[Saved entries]

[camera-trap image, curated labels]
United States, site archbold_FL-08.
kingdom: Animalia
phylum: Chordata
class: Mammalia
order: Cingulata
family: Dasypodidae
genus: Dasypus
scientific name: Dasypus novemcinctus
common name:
* * *
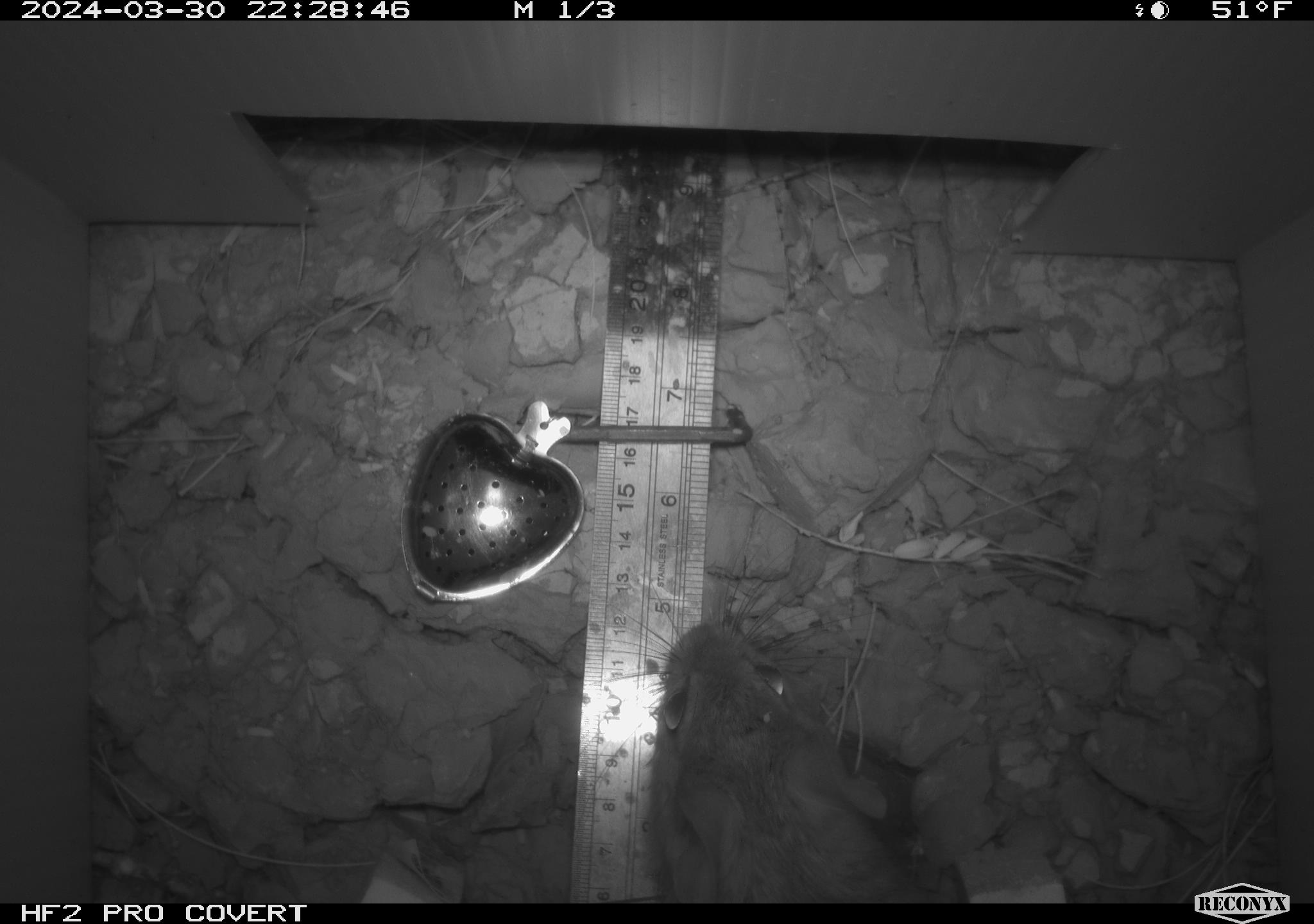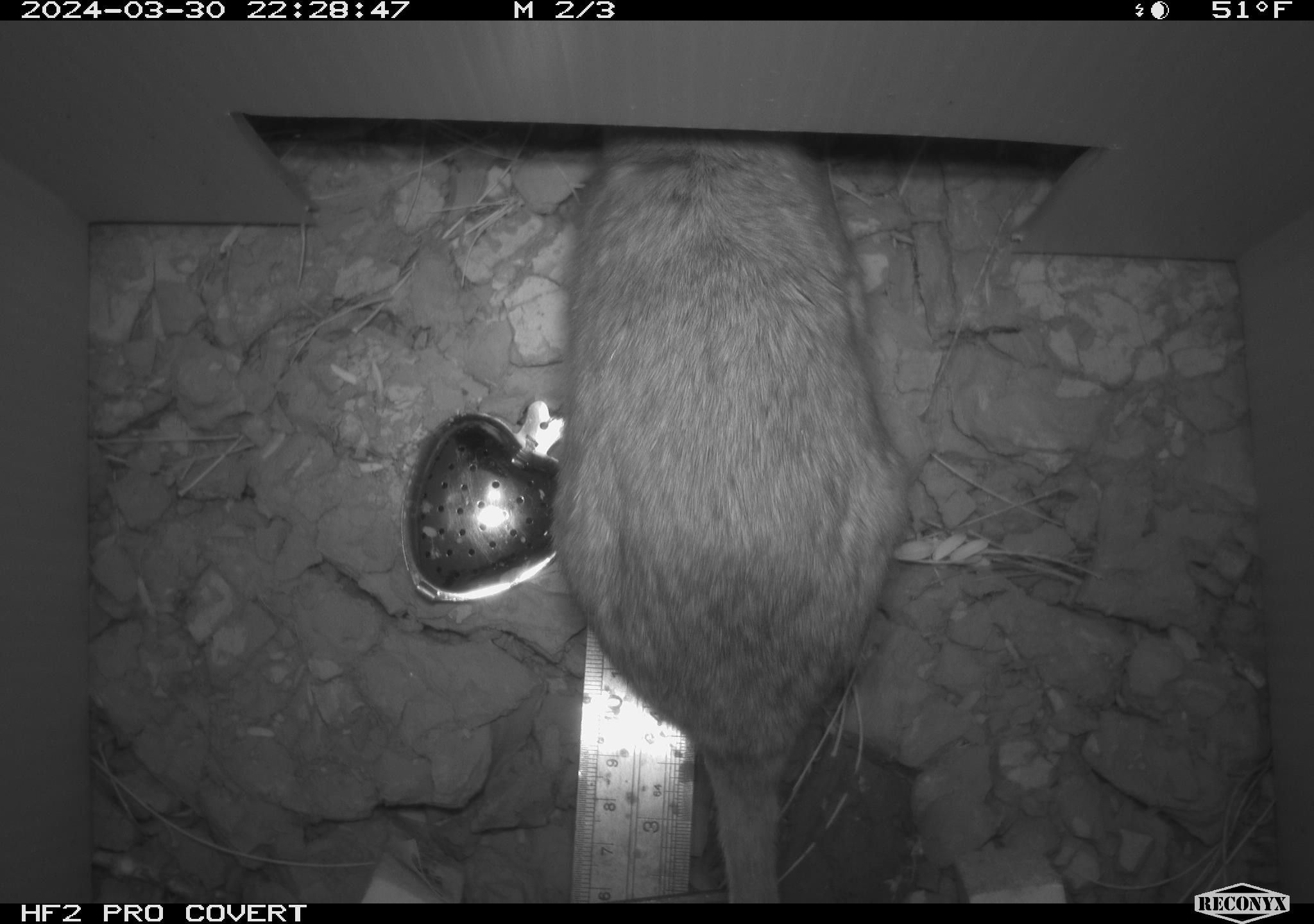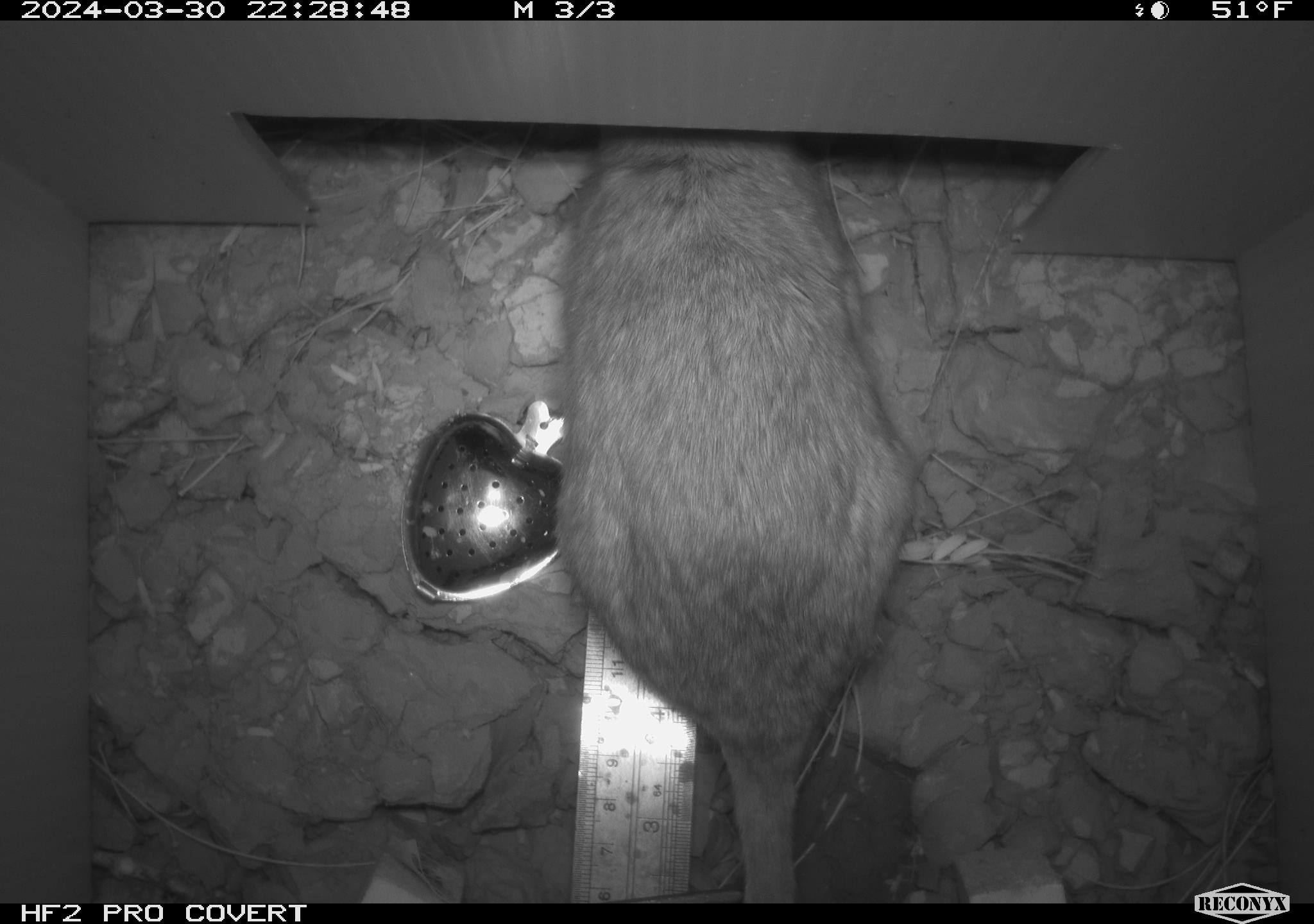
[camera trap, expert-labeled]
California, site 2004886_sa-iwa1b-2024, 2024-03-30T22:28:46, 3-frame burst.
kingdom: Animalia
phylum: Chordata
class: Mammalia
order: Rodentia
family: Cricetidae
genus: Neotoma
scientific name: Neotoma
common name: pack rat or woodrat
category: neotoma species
--
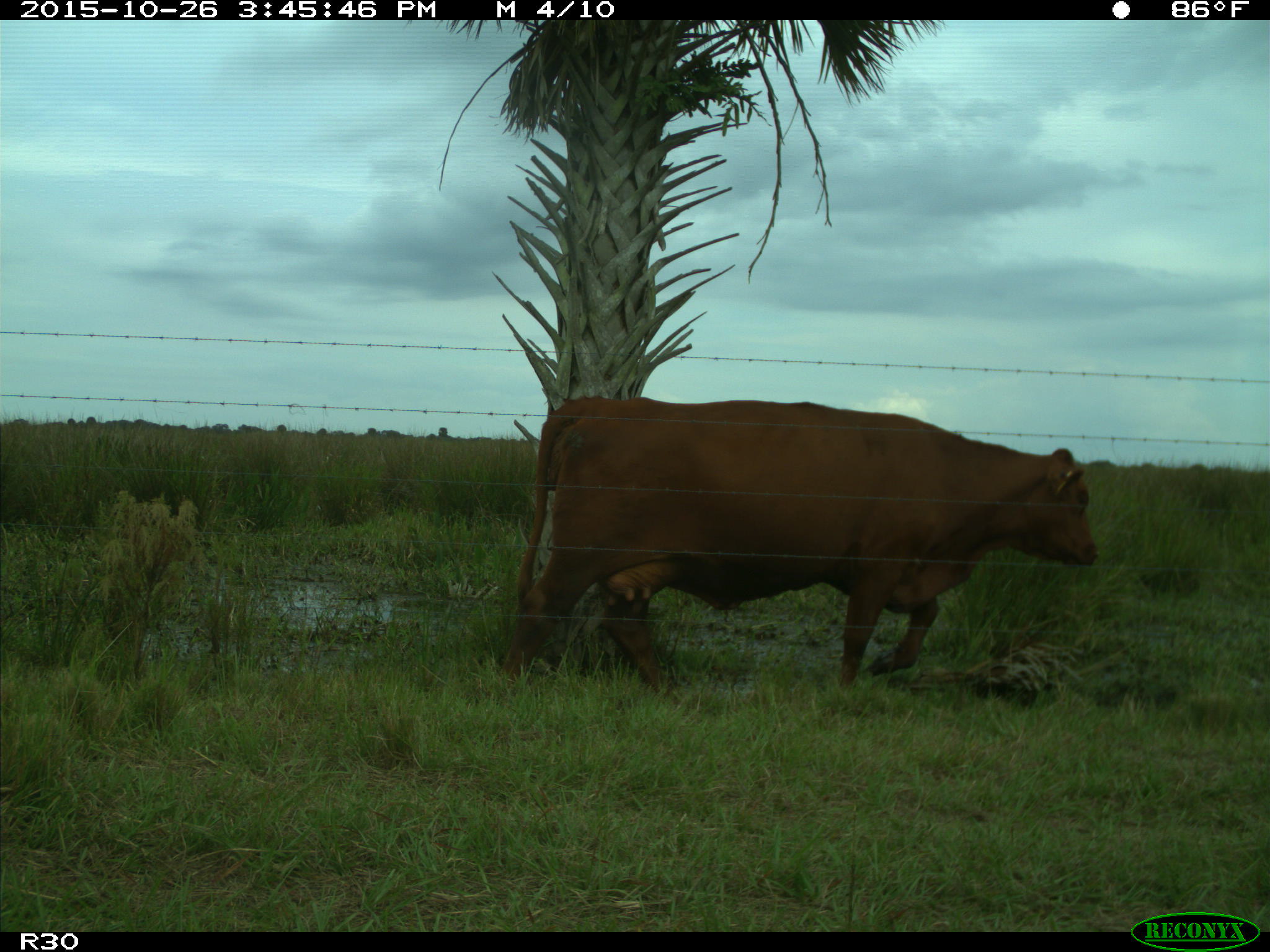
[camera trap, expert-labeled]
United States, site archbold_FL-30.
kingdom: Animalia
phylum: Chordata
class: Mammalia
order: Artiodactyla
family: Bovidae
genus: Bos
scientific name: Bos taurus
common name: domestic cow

> Task requirements
All lines in the records with the string "name" should be copied out.

> Task answer
scientific name: Dasypus novemcinctus
common name:
scientific name: Neotoma
common name: pack rat or woodrat
scientific name: Bos taurus
common name: domestic cow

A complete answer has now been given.